** TEXT **
----

WAYS TO USE SOAPBERRY SOAP BASE:
- Melt-and-pour, add colors, fragrances etc. to make your own handmade soap
- A general purpose cleaner around the home
- hair shampoo
- body soap
- laundry detergent
- laundry soaker
- dish washing liquid
- shaving cream
- Stainless Steel & Glass Cleaner
Did you know that you can grow your own soap? There are many “soap plants” but perhaps the most well-known is the Soapberry, Sapindus saponaria. It’s a small to medium-sized deciduous tree native to the Americas. Common names include wingleaf soapberry, western soapberry, jaboncillo, sulluku, manele and a’e (Hawaiian). Its genus name, “Sapindus”, comes from the Latin, meaning Indian soap, and its specific epithet means “soapy.”
Each golden colored Soapberry fruit (they are often called “soap nuts”) is between 1.2 in. to 1.4 in. (3 cm to 3.6 cm) in diameter. They become translucent and wrinkled when fully mature, and contain a single seed. The fruits can contain as much as 37% of saponin, and when soaked in water they produce a soapy lather. Historically, they were popular in Mexico and in other regions for laundering clothes.
Soapberries are non-chemical eco-friendly, biodegradable. They work to reduce the surface tension in water to remove dirt and clean almost anything around the home. Soapberries are a natural, grey water safe, palm oil free, vegan household cleaning solution that actually works! But what many people don’t know is how multipurpose they are. Not only are they fantastic as a natural laundry detergent, you can use soapberries as an all purpose cleaner, shampoo, body soap, dish detergent, and more. Soap berries are hypoallergenic, so they are a great choice for people with sensitive skin and allergies, babies and children. They are also antibacterial, antifungal and odourless.

----

** EXCERPTED DATA **
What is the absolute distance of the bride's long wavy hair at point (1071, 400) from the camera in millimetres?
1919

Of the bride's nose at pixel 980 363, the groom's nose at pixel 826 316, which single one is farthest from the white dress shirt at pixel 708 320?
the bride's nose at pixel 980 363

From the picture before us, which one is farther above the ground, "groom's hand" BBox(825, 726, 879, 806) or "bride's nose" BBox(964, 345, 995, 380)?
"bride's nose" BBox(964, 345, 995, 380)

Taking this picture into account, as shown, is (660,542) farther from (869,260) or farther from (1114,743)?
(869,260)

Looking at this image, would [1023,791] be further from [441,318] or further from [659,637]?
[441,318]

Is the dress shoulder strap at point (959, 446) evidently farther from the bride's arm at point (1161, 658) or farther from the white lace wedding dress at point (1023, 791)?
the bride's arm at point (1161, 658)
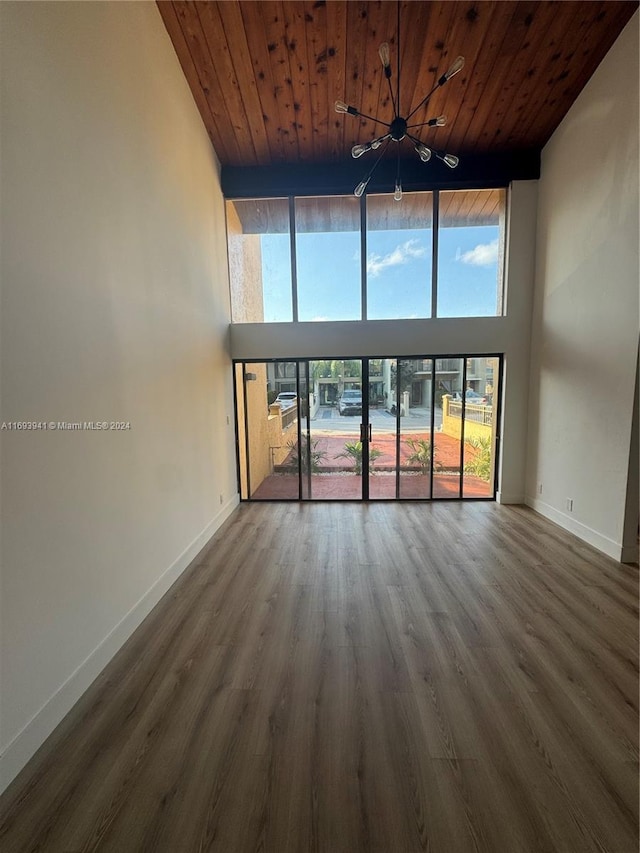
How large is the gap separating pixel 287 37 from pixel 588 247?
144 inches

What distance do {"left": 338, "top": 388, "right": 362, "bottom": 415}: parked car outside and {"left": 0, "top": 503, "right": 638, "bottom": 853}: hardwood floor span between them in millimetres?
2609

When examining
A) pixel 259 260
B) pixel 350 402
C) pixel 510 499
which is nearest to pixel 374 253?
pixel 259 260

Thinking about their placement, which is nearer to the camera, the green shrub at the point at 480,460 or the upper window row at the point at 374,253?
the upper window row at the point at 374,253

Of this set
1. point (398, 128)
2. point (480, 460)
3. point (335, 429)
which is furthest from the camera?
point (335, 429)

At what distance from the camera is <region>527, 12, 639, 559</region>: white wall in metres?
3.22

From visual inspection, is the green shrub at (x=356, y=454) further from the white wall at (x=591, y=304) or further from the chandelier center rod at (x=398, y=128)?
the chandelier center rod at (x=398, y=128)

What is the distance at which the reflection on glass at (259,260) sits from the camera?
4.98 meters

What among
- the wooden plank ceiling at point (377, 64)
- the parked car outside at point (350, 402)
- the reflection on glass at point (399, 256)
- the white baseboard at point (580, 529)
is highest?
the wooden plank ceiling at point (377, 64)

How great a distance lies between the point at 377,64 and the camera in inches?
137

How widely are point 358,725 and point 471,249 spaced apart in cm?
536

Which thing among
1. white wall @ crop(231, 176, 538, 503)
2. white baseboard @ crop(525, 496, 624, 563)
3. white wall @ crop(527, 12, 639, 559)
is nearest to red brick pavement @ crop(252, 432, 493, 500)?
white wall @ crop(231, 176, 538, 503)

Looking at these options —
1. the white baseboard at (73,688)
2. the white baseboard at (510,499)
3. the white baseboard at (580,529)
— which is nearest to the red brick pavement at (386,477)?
the white baseboard at (510,499)

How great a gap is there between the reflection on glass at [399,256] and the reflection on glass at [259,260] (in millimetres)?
1216

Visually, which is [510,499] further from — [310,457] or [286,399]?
[286,399]
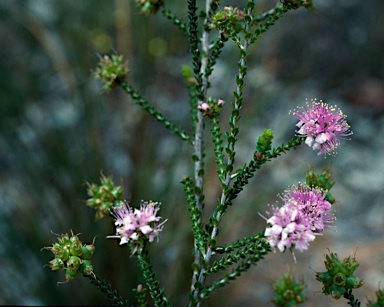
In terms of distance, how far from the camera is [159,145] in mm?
2883

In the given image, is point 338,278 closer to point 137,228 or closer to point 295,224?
point 295,224

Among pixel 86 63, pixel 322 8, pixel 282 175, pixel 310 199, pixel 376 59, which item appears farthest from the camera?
pixel 322 8

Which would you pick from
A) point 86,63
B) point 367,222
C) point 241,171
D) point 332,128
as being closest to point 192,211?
point 241,171

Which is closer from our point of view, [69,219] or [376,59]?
[69,219]

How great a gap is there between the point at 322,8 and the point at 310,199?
10.9 feet

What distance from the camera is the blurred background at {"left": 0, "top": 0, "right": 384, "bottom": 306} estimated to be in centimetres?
182

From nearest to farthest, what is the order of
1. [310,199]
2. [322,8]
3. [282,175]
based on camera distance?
[310,199], [282,175], [322,8]

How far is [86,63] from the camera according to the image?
203 cm

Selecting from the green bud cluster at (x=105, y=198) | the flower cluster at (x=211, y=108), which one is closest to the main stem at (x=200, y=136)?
the flower cluster at (x=211, y=108)

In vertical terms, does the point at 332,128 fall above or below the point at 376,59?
below

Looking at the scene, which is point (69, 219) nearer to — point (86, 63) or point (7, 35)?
point (86, 63)

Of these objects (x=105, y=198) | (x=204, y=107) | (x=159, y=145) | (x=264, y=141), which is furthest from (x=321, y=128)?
(x=159, y=145)

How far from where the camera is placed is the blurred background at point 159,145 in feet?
5.96

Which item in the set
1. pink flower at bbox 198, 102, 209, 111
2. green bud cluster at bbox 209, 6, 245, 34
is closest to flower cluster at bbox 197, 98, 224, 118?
pink flower at bbox 198, 102, 209, 111
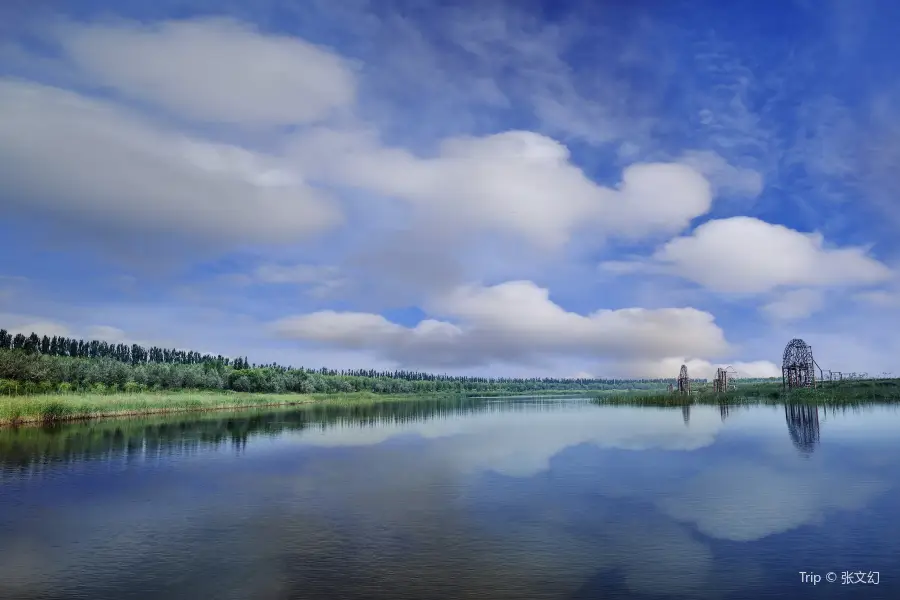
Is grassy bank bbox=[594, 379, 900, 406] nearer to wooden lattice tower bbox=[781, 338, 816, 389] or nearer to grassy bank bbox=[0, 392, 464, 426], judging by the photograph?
wooden lattice tower bbox=[781, 338, 816, 389]

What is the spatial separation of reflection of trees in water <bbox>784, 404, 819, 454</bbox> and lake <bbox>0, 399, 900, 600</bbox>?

----

** PROBLEM TO WORK ON **
Extend the soapberry text beyond its final sentence. The rows play no part in this.

** EXERCISE RESULT **
If you have some soapberries, simmer them in water to extract the soapy goodness, them use the liquid to wash clothes, or as a shampoo for your hair. If you don’t have access to Soapberries you can buy sticks of soapberry soap base and use it to wash with, or to make your own natural soap bars.
One stick of soapberry soap base weighs 1kg (2.2 pounds).
Length: 24cm (9.4 in), diameter: 6.5cm (2.5 in)
MORE ABOUT SOAPBERRY TREES (from PFAF):
Common Name Soapberry, Wild Chinaberry, Florida Soap Berry, Soap Nut, Soap Tree
Sapindus saponaria or commonly known as Wingleaf Soapberry or Soapberry is commonly found in South America. The flowers are white and fruits are one-seeded berries with yellow pulp and brown seed.
The seeds yield oil that has medicinal properties. There are no known edible parts.
The orange-brown fruit is used as a soap and hair shampoo. When cut up and soaked in water, the fleshy fruit (which smells of strawberries) produces soapy suds. The husks contain about 30% saponins and are used in some areas to wash wool and silk with remarkable rejuvenating results.
The seeds when crushed are used to make insecticide.
Fiber obtained from the inner bark is made into ropes.
The ornamental, black, shiny seeds are used in bead works, crafts, rosaries, and buttons.
The wood is used for construction among others.
The plant is highly tolerant of a wide range of soil and environmental conditions and an excellent pioneer species.
Other common names include Wild Chinaberry, Florida Soap Berry, Soap Nut, and Soap Tree.
Agroforestry Uses: A plant of moderate growth-rate that is tolerant of a wide range of soils and environmental situations; provides food for the native fauna; materials and medicines for humans; and is tolerant of sunny situations, this is an excellent pioneer species to use when restoring native woodland and also for establishing woodland gardens.